The effort to cut defense services down to size had begun immediately after independence. Before 1947, the status of the Commander in Chief (C-in-C) in India was second only to that of the Viceroy. As a member of the Viceroy’s Executive Council, he was also the de facto Defense Minister. The role of the Defense Department was not to examine proposals, or to sit in judgment over the Army Headquarters, but was restricted to issuing orders in the name of the Government of India.

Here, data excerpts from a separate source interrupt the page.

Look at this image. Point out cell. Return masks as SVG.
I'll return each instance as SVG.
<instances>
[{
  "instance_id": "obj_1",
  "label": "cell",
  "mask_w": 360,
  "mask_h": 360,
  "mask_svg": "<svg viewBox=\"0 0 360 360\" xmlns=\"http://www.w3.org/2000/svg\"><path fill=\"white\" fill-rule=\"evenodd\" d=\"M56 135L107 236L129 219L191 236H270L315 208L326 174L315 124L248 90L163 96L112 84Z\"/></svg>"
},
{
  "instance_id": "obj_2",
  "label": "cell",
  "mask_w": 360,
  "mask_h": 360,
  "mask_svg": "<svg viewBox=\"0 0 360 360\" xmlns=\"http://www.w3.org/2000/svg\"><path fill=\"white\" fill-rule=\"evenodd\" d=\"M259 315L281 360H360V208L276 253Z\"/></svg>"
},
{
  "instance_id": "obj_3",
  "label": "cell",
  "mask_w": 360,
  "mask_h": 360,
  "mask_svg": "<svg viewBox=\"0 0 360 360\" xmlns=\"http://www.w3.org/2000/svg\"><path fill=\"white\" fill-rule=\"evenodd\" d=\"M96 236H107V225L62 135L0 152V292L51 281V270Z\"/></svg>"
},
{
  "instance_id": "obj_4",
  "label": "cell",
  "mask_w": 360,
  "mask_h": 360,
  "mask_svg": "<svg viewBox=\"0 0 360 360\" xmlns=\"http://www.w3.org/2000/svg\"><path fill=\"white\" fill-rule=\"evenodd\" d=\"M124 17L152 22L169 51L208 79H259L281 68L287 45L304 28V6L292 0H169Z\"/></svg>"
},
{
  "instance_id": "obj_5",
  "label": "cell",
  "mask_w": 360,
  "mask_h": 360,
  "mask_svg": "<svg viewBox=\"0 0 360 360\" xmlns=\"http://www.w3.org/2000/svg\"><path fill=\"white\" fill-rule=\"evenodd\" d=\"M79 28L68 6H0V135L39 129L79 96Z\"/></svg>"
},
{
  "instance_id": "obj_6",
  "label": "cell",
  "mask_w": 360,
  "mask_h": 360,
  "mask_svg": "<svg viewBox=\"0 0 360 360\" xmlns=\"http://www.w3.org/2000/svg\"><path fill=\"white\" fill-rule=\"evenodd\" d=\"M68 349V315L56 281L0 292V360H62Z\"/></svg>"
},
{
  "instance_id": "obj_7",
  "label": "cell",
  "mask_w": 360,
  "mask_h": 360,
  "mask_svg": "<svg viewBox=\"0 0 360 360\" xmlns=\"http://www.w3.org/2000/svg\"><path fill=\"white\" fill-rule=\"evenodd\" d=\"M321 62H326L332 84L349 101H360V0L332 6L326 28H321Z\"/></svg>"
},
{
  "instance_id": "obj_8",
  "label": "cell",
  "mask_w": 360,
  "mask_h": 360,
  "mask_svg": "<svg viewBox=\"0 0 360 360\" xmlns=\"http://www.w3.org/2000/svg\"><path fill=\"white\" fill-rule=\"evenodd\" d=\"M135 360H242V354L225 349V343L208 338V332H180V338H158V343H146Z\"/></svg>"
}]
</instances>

67 years after Independence, it is no secret that the political-military interface is all but absent in India’s institutional set up. The armed forces are completely under the day-to-day as well as policy control of the MoD. The desirable politico-military interface is now reduced to weekly, sometimes fortnightly meetings chaired by the defence minister. According to several former chiefs I have spoken to, these meetings are informal, without any agendas or note taking and have no official status – although in theory, the defence minister is deemed to have given policy directions in these meetings.
Over these six decades, the bureaucracy continued to acquire disproportionate powers vis-a-vis the service chiefs and now it’s a given that the defense secretary and not the service chiefs, is the single-point adviser to the Cabinet on military matters. The defense and Cabinet secretaries have a consistent interface with the political leadership, as the service chiefs attend the meetings of the Cabinet Committee on Security (CCS) only if invited.
So the defence secretary, a generalist IAS officer and not the military brass, is responsible for national defense as well as conduct of war. Under the current rules, the service chiefs have neither been accorded a status, nor granted any powers in the government edifice. In the process, it is the service chiefs who were marginalized from the decision-making bodies.
So is there a way out of this logjam? Can the status quo ever be broken?
It is here that the leaders – the officers – will have to adapt themselves to the new reality. The age-old system of regimental traditions and values is robust and serves to develop camaraderie and loyalty between the led and the leader even now. But we must reset the ties between the average citizen and the Indian soldier, because without the soldier and without the army (and I mean all the three armed forces here), the Indian State cannot hope to survive.